[[ RAW DATA open ]]

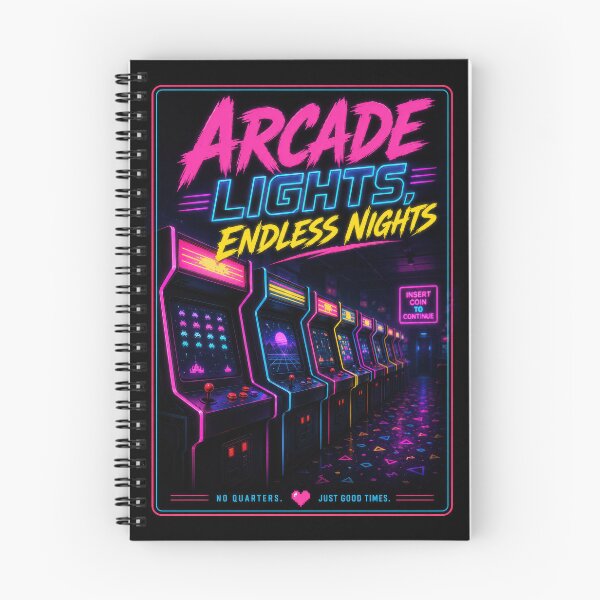 Item preview, Arcade Lights Endless Nights Retro Gaming Poster  designed and sold by Sketchlegacy.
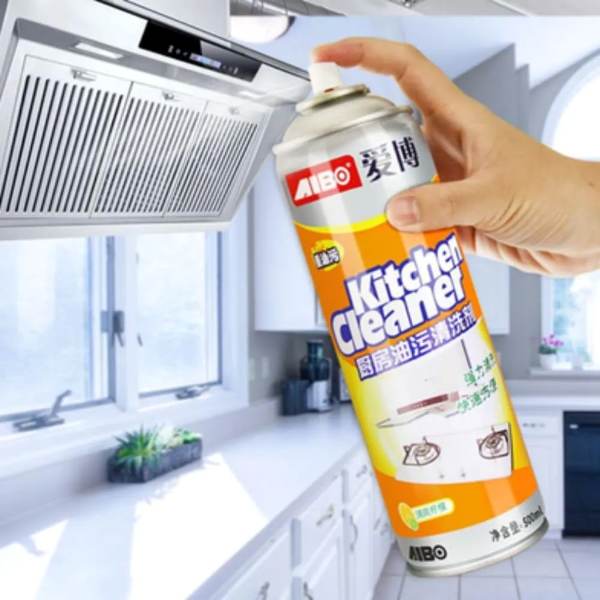 Kitchen Oil Stain Cleaner 500ml Kitchen Cleaner Foam Cleaning Spray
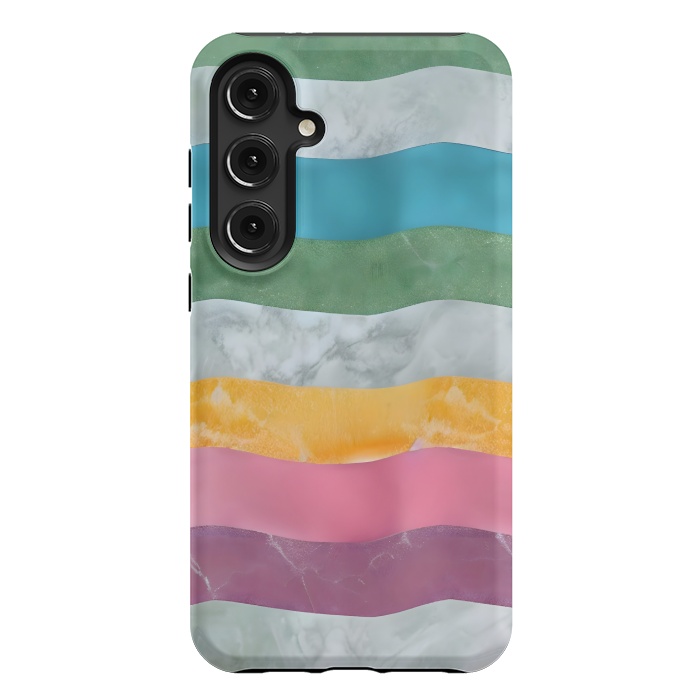 Galaxy S24 Plus StrongFit Colorful marble Waves  by Winston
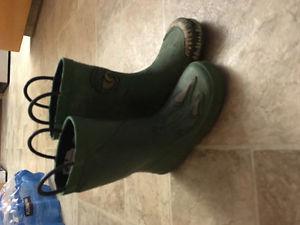 Rubber boots size 12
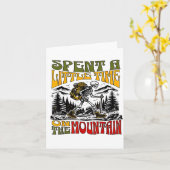 Carte Spent A Little Time On The Mountain - Skeleton Hik (Fleur jaune)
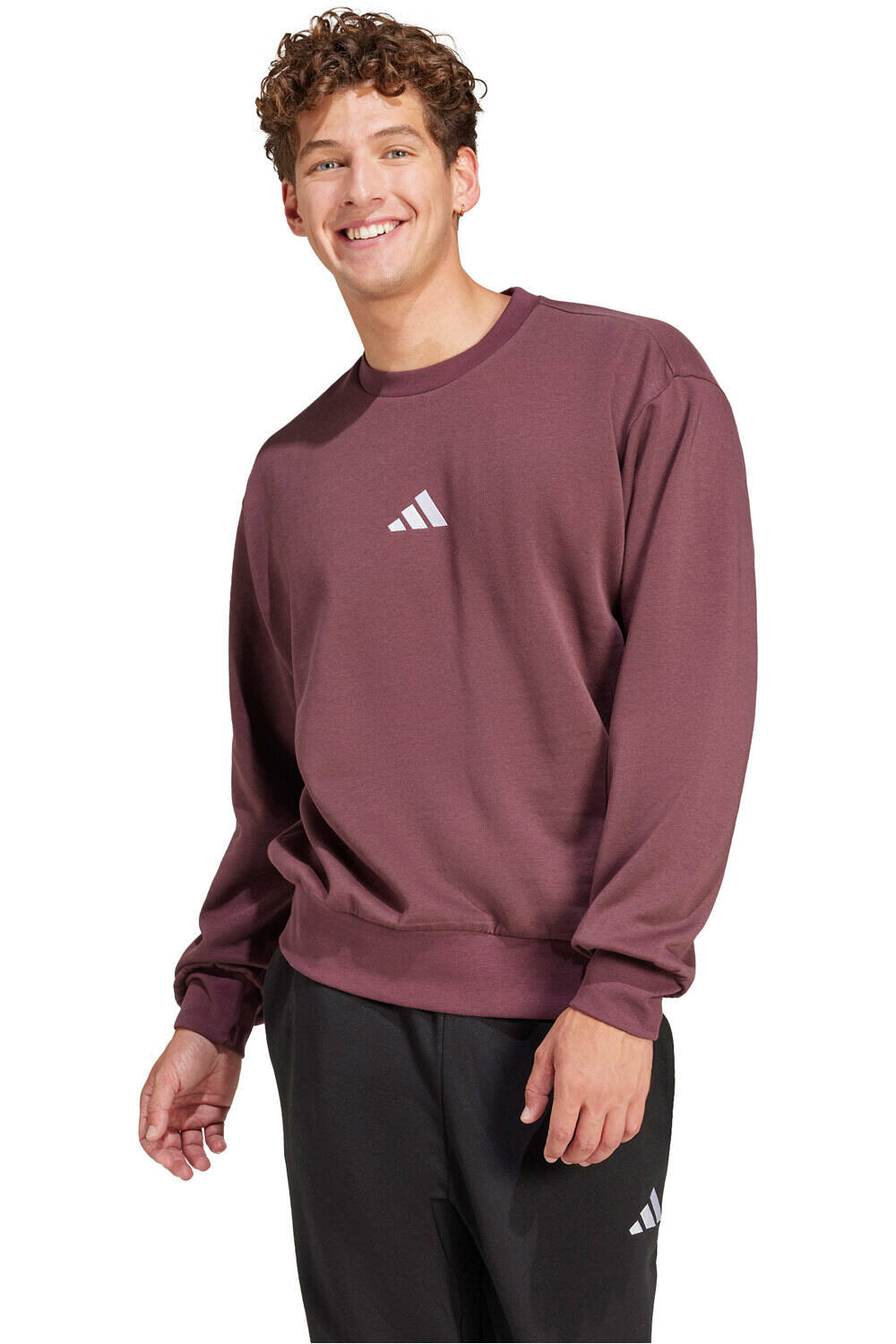 adidas sudadera hombre ESSENTIALS FEELCOZY FLEECE vista frontal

[[ RAW DATA closed ]]

▶ _EXERCISE_:
Write out exactly, with no pictures, each line from the one containing "Kitchen Oil Stain" through the last line of the listing above, both included.

▶ _TASK SOLUTION_:
 Kitchen Oil Stain Cleaner 500ml Kitchen Cleaner Foam Cleaning Spray
 Galaxy S24 Plus StrongFit Colorful marble Waves  by Winston
 Rubber boots size 12
 Carte Spent A Little Time On The Mountain - Skeleton Hik (Fleur jaune)
 adidas sudadera hombre ESSENTIALS FEELCOZY FLEECE vista frontal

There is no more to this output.